[DIRECTIVE A]: Please list every line of the listing below that contains the word "right", matching case exactly.

[TEXT SECTION]:
──────────
New Elkhorn market opens today
By SUSAN BAILEY
The Wood River Journal~Sun Valley
Doug Logan spent several winters in Sun Valley, so he knew the Elkhorn marketplace was ripe for a grocery store. Today, he's finally open after several months of preparation.
If the numbers of customers who've been stopping to see if he's open are any indication, he's going to be busy in there. His market, called the Market at Elkhorn Springs, isn't a convenience store to pick up a bottle of aspirin or a quart of milk.
It's all grocery store and looks like one.
“When people walk in, I want them to see fancy natural foods,” Logan said. “I don't want it to look like a convenience store. We'll have cigarettes but they'll be behind the counter.”
Four thousand square feet are divided into dairy, produce, meat, deli and wine and cheese sections with 26 bulk item bins, a lunch counter, pizza sold by the slice, restrooms and a manned espresso station serving Seattle's Best Coffee. Several outdoor tables allow sandwiches to be eaten on site.
──────────
[DATA FOR PROCESSING]:

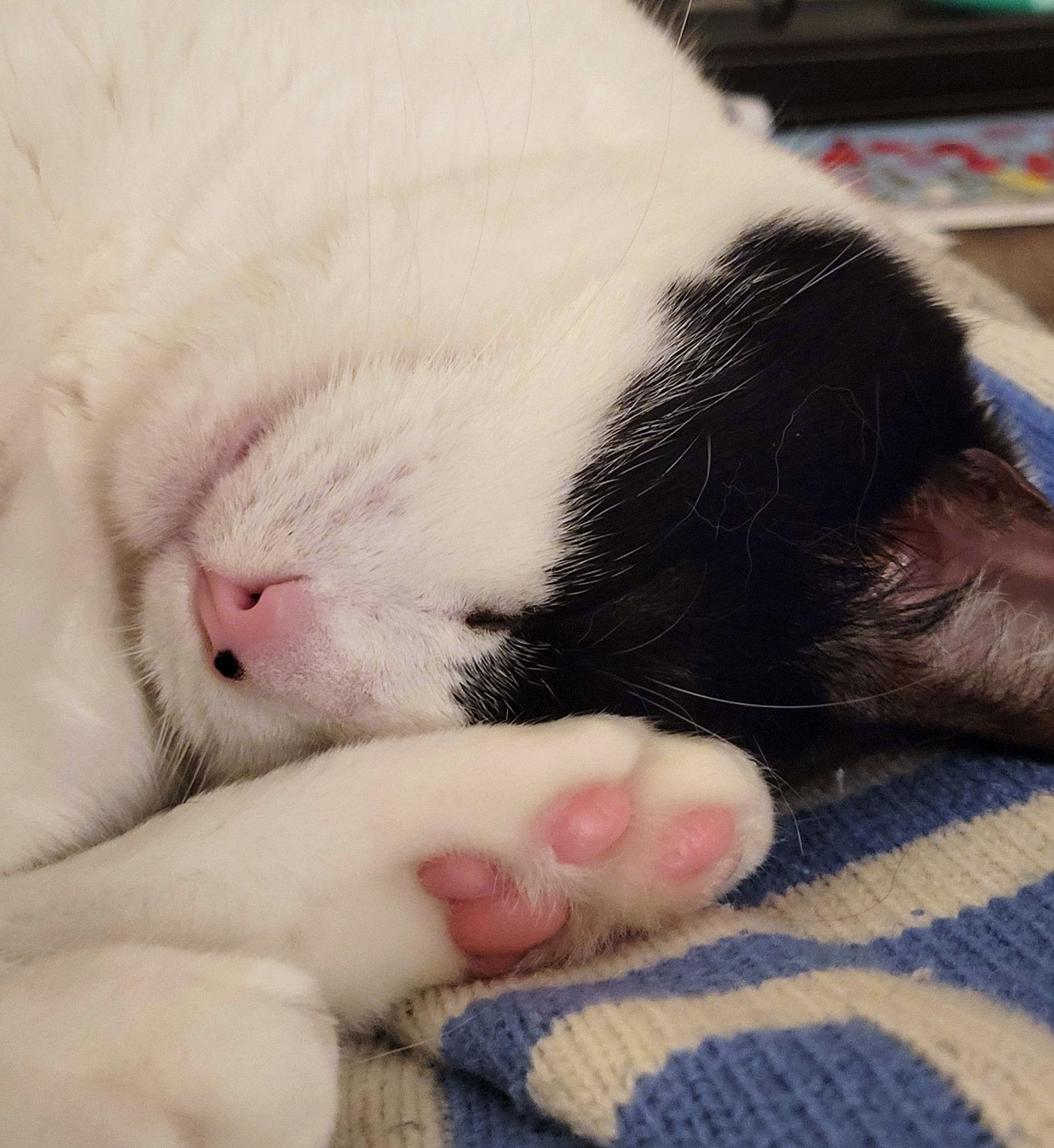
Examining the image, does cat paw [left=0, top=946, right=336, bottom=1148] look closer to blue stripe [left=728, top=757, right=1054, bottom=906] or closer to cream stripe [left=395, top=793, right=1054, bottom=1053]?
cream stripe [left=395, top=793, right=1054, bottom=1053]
──────────
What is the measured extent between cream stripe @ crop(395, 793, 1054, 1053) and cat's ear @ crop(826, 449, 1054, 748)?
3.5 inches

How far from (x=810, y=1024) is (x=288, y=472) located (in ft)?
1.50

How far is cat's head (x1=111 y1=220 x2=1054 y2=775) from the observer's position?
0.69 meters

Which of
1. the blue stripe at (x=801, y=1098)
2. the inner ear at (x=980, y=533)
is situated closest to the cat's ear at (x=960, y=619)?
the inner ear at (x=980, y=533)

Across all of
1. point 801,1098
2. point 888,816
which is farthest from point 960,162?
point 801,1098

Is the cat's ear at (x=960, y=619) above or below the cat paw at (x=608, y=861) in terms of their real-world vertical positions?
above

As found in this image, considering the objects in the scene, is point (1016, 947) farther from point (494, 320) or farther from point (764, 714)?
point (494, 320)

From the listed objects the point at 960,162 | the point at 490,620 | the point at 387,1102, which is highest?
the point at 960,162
──────────
[DIRECTIVE B]: According to the article about the Elkhorn market, what coffee does the manned espresso station serve?

[RESPONSE A]:
Examining the image, does cat paw [left=0, top=946, right=336, bottom=1148] look closer to blue stripe [left=728, top=757, right=1054, bottom=906] or closer to cream stripe [left=395, top=793, right=1054, bottom=1053]?
cream stripe [left=395, top=793, right=1054, bottom=1053]

[RESPONSE B]: Seattle's Best Coffee.